I was surfing the net the other day trying to find a solution for a TSQL problem I was working on and came across this site Beyond Relational.
As I love challenges, I proceeded to try the TSQL challenge ( Nr 12 in August 2009 ).
The Challenge
"Build sequential ranges of dates with propogation to missing values".
The Context:
You are working for an online gaming company and as usual when we talk about games we need to manage scores. Some features in your system had recently changed. Before when a user get connected you only shown him its last score, but now you have to present him a graph month by month of its best score in each one since its first game until the current date.
The Scores:
YearMonth | Score |
----------------------------- |
200903 | 100 |
200803 | 95 |
200802 | 99 |
200801 | 100 |
200711 | 100 |
When a user connects for the first time after the deployment of the new system you will need to produce a table based on the original scores table with the following conditions:
- Create a new couple year/month for each missing month between two valid months of the original table original table
- For each new couple created, you should recopy the score of the last month he played.
- Continue the list until the current month (included).
Here is the resulting table you need to produce
YearMonth | Score |
----------------------------- |
200908 | 100 |
200907 | 100 |
200906 | 100 |
200905 | 100 |
200904 | 100 |
200903 | 100 |
200902 | 95 |
200901 | 95 |
200812 | 95 |
200811 | 95 |
200810 | 95 |
200809 | 95 |
200808 | 95 |
200807 | 95 |
200806 | 95 |
200805 | 95 |
200804 | 95 |
200803 | 95 |
200802 | 99 |
200801 | 100 |
200712 | 100 |
200711 | 100 |
My Solution
Well looking at the above I figured the first thing i needed to do was to produce a working set which had all the missing year months, thereby satisfying the first condition of the challenge ie Build sequential ranges of datesranges of dates
My second problem would be to figure out how to ensure that the values of these missing year/month values were propogated with the scores from the "last" month played prior to the inserted missing year/month value.
The approach I used involved the use of CTE (Common Table Expressions) .
I am going to post my whole solution first and then explain the individual parts.
-- Base Data
Declare @Scores TABLE
(
YearMonth
INT,
Score
INT,
)
INSERT @Scores VALUES ( 200903, 100 )
INSERT @Scores VALUES ( 200803, 95 )
INSERT @Scores VALUES ( 200802, 99 )
INSERT @Scores VALUES ( 200801, 100 )
INSERT @Scores VALUES ( 200711, 100 )
--------------------------------------------------------------------------------
WITH
-- relevant years
YEARS (someyear) AS
(
SELECT ( SELECT MIN ( YEAR ( CONVERT(datetime, Convert(varchar(6),Yearmonth) + '01' ) ) 0 )
FROM @Scores ) as someyear
UNION ALL
SELECT someyear + 1
FROM YEARS
WHERE someyear < YEAR( getdate() )
), -- all months
MONTHS (somemonth) AS
(
SELECT 1 AS somemonth
UNION ALL
SELECT somemonth + 1
FROM MONTHS
WHERE somemonth < 12
), -- COMBINE THE years and months to get an inflated range OF Year Month combo's.

• Stored data:
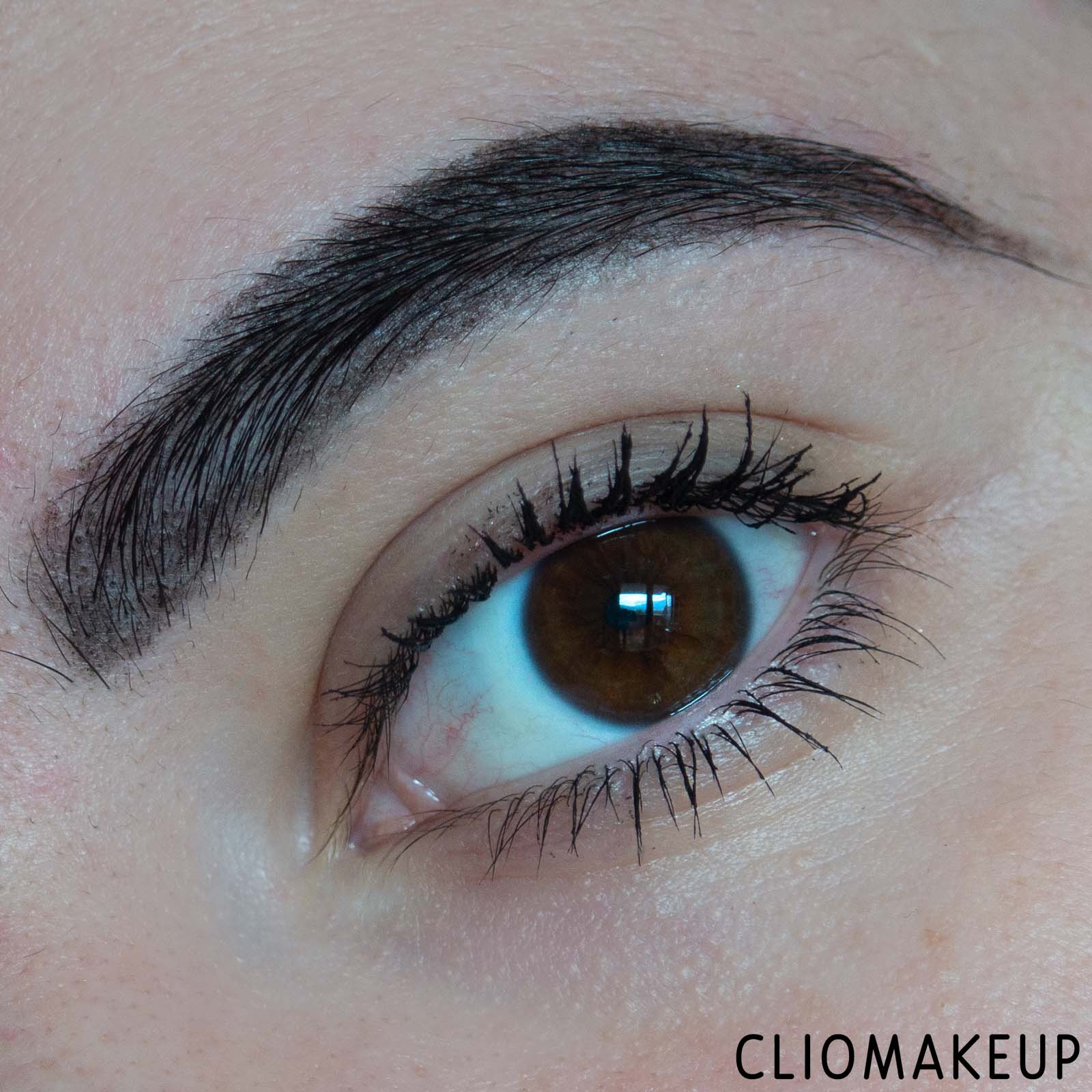 cliomakeup-recensione-matita-sopracciglia-astra-geisha-brows-micro-precision-pencil-12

• Assigned task: In the TSQL challenge write-up, what number and date does the author give for the challenge attempted?

• Result of the exercise: Challenge number 12, from August 2009.